• _元の文章_
===============

日油、機能化学品事業が好調に推移し、売上高・営業利益・経常利益で上期の過去最高を更新 通期業績予想を上方修正
2025年3月期第2四半期決算説明
沢村孝司氏(以下、沢村):おはようございます。代表取締役社長の沢村です。本日は、ご多忙の中、当社の業績説明会にご参加賜りまして、誠にありがとうございます。また、平素は格別のご高配をいただいていますこと、あらためて感謝申し上げます。
それでは、2025年3月期第2四半期決算についてご説明します。
目次
本日、ご説明します内容をお示しします。はじめに2024年度上期業績についてご説明します。
連結損益計算書
連結損益計算書についてご説明します。

===============

(場面の位置関係を考えるデータ)
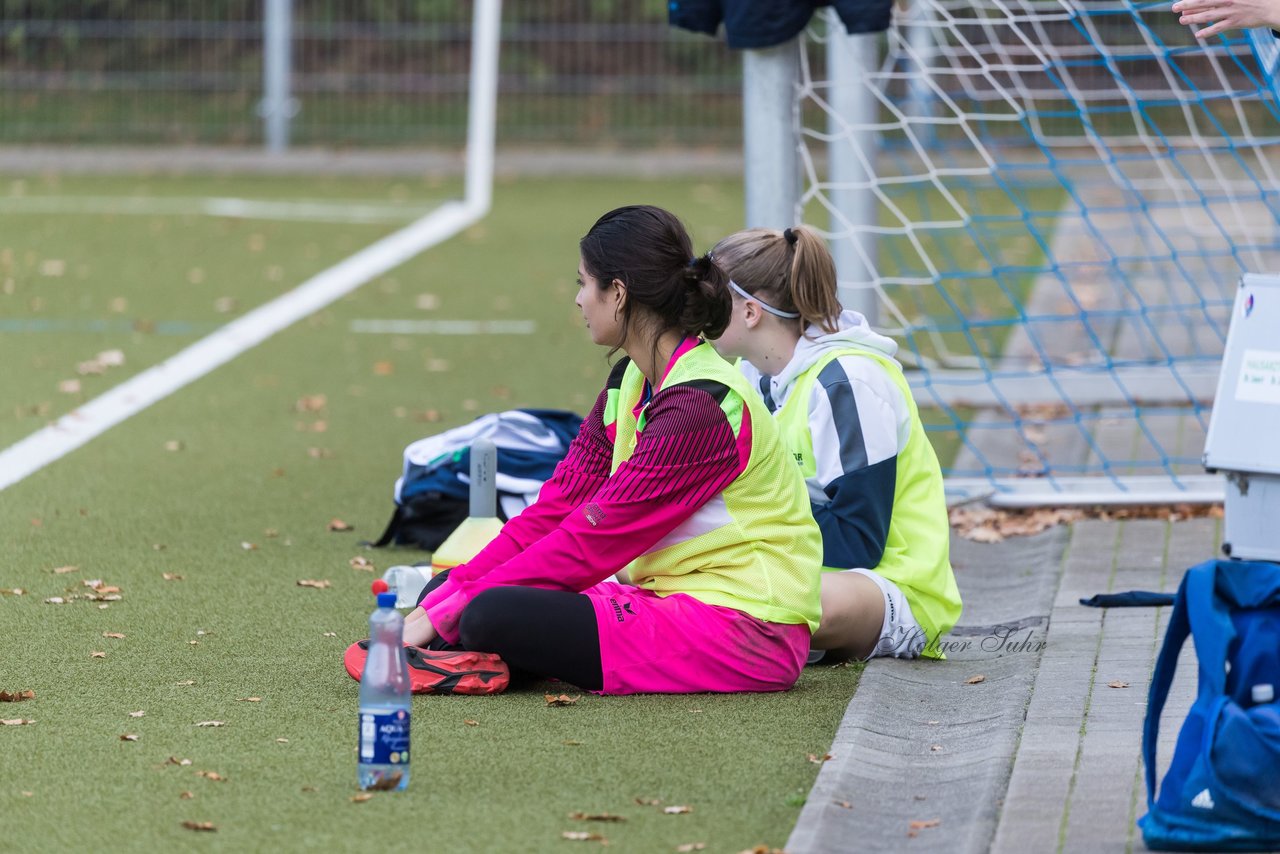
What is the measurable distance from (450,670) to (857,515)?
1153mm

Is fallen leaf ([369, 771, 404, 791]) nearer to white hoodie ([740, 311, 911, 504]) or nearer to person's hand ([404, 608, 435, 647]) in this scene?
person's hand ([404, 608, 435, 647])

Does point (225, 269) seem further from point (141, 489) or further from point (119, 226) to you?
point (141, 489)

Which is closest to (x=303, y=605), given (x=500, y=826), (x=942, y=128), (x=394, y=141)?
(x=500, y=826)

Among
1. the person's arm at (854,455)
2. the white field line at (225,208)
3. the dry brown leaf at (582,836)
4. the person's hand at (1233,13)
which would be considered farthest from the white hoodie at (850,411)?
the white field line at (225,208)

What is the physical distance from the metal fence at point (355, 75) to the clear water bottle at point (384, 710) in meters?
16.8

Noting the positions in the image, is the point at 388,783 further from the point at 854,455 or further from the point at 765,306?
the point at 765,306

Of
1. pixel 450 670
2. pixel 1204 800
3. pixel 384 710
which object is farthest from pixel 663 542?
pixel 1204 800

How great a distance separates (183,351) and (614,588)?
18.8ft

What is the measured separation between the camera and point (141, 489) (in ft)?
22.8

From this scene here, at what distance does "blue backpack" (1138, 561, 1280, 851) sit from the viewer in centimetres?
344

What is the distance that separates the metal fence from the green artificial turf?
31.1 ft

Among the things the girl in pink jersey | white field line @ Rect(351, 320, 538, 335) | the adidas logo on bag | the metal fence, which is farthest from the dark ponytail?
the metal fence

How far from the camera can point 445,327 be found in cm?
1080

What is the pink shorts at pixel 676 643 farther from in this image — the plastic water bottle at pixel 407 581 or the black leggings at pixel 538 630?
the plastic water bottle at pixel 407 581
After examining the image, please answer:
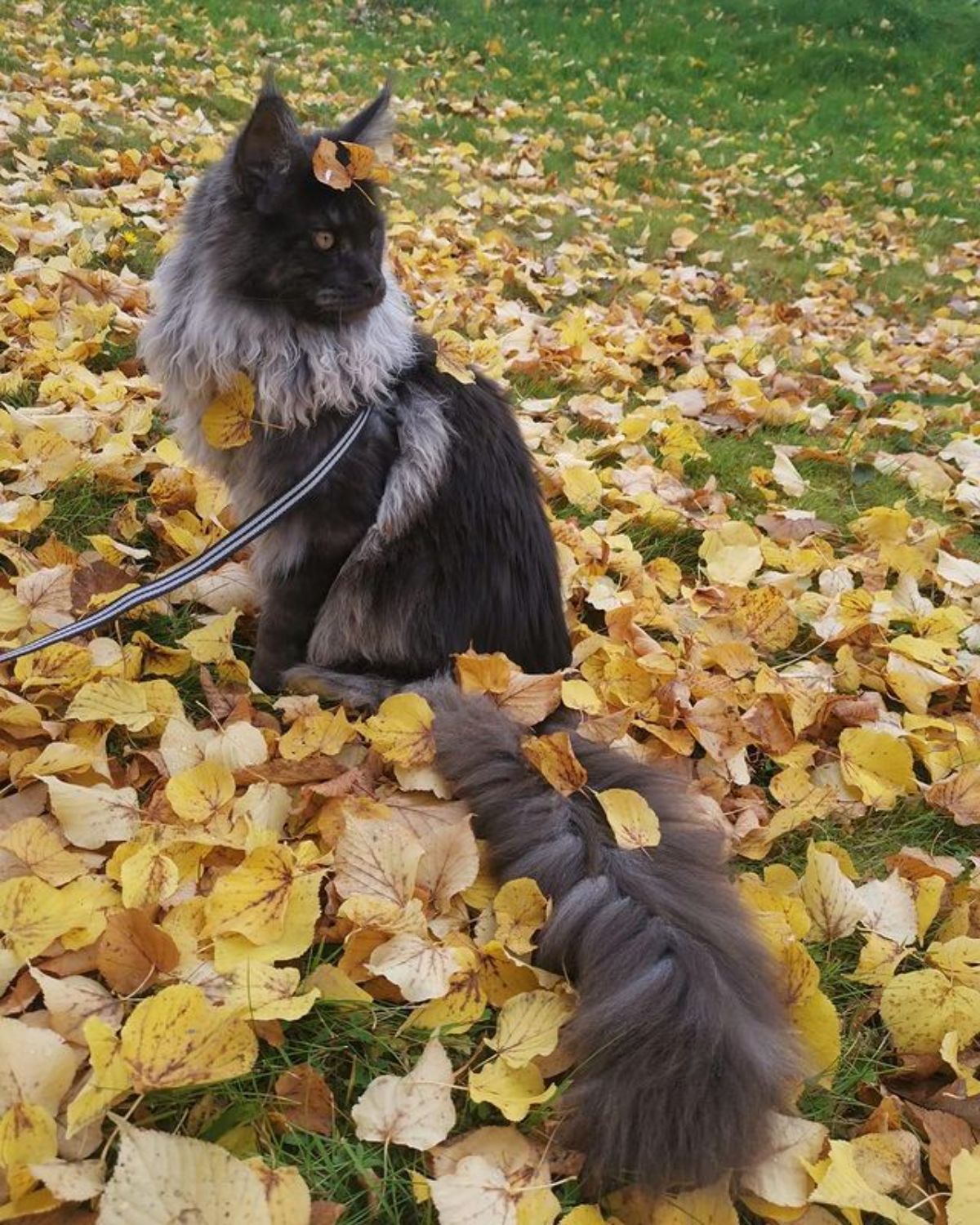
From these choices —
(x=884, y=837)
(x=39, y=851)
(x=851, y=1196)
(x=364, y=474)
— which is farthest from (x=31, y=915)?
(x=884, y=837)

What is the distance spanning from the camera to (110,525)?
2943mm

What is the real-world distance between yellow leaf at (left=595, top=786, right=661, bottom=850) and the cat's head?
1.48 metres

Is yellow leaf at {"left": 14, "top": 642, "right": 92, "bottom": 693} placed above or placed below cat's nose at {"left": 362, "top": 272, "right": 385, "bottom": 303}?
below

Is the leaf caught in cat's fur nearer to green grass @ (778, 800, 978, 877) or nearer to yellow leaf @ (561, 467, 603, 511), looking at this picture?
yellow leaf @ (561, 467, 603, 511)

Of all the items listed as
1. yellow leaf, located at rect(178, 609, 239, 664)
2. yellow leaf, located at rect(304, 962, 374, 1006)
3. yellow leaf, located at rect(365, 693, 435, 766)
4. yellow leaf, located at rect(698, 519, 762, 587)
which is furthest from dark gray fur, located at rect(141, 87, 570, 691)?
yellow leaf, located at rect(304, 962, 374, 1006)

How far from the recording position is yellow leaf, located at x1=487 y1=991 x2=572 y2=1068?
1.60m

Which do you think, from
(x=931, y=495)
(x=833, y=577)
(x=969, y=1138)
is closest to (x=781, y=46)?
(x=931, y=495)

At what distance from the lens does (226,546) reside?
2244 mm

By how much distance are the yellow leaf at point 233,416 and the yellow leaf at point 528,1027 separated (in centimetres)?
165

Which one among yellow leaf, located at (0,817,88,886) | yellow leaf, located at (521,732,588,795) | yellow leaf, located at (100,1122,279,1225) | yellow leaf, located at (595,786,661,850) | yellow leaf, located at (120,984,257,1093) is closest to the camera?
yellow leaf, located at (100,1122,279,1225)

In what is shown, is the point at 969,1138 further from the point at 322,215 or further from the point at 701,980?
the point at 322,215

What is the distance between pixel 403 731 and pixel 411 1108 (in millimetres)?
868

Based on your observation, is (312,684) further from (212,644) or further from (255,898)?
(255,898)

===============

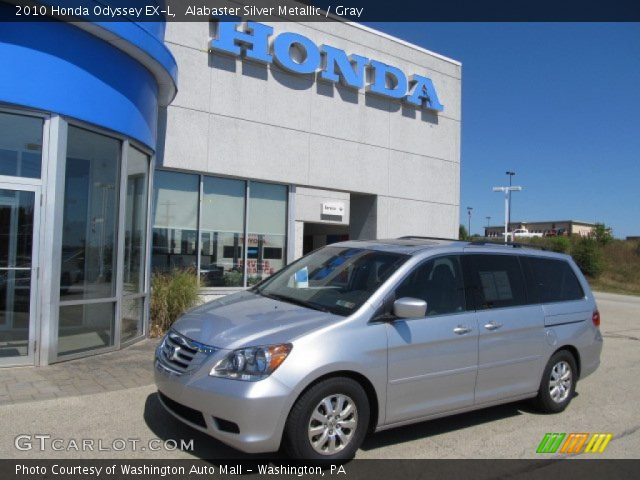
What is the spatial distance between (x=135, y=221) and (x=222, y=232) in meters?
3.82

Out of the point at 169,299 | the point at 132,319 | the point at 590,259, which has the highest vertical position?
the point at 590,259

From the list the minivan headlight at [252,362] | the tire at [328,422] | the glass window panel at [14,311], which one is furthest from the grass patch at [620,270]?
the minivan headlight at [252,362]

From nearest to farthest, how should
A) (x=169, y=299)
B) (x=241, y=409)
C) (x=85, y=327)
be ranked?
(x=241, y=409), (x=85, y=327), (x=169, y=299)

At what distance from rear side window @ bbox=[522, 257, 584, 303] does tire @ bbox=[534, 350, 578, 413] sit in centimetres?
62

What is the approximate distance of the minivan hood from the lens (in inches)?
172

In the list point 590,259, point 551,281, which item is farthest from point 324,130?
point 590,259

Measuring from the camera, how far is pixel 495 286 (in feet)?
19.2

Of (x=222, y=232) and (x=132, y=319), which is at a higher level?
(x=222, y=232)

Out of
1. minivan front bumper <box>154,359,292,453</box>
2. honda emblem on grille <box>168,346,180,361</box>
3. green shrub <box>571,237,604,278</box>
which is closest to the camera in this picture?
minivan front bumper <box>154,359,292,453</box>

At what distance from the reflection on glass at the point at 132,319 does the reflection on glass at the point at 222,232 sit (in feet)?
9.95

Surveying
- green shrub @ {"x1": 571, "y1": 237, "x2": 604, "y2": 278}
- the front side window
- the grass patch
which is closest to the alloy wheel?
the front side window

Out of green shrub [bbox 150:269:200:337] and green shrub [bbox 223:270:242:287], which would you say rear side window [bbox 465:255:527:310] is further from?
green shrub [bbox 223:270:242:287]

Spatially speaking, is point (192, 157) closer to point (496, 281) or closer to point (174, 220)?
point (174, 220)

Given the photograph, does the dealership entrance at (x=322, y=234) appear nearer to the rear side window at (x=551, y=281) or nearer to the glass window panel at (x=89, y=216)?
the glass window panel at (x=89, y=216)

===============

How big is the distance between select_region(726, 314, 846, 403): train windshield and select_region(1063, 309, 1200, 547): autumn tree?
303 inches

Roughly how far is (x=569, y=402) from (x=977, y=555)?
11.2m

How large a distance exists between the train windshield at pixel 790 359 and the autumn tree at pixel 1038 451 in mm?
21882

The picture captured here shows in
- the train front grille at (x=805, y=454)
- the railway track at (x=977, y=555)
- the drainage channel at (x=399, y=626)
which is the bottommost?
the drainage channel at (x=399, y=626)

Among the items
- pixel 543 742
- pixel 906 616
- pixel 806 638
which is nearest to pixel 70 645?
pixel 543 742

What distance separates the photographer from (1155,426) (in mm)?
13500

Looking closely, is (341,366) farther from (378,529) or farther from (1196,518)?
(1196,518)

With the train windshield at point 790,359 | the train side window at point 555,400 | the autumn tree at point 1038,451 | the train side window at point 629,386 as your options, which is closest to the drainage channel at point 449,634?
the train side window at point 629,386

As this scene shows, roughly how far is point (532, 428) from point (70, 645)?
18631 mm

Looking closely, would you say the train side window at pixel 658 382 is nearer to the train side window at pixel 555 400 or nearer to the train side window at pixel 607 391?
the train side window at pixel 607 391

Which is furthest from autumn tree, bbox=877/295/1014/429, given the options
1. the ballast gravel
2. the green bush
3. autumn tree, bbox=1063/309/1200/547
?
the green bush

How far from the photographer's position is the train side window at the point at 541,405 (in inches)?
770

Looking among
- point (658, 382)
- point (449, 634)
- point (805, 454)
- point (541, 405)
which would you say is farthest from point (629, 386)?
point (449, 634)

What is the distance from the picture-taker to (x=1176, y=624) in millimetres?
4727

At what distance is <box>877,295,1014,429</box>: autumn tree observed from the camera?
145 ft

===============

• _やること_
**1.** 日油の決算説明の文章にある「それでは、2025年3月期第2四半期決算についてご説明します。」を英語に訳してください。
**2.** 日油の決算説明の文章を、最後の文のあとから書き進めてください。

• _回答一覧_
**1.** Now, I will explain the financial results for the second quarter of the fiscal year ending March 2025.

**2.**
2024年度上期は、医薬・医療・健康事業のDDS医薬用製剤原料が一時的な需要の踊り場となったものの、機能化学品事業が好調に推移し、前年同期比にて売上高はプラス87億円、8.5パーセント増の1,105億円、営業利益はプラス33億円、16.3パーセント増の233億円、経常利益はプラス13億円、5.9パーセント増の236億円、法人税などを差し引いた当期純利益はプラス7億円、4.2パーセント増の170億円となりました。
売上高、営業利益、経常利益は上期として過去最高を更新しました。
次に、連結営業利益の差異内訳についてご説明します。
連結営業利益の差異内訳
2024年度上期連結営業利益について、対前年同期の差異要因をグラフにお示しします。
前年同期に対し、増減販でプラス22億円、固定費の増加によりマイナス14億円、棚卸影響がプラス24億円で、連結営業利益は33億円の増加となりました。
続いて、セグメント別の説明に移ります。
機能化学品事業
機能化学品事業について、前年同期比較でご説明します。
上期の機能化学品事業は、売上高は118億円増の755億円、営業利益は60億円増の160億円となりました。
上期営業利益60億円の差異内訳について、増減販は化粧品関連および自動車関連の需要が好調に推移したことによる増販でプラス51億円、変動費の増加によりマイナス3億円、労務費などの固定費の増加によりマイナス6億円、棚卸影響がプラス19億円となりました。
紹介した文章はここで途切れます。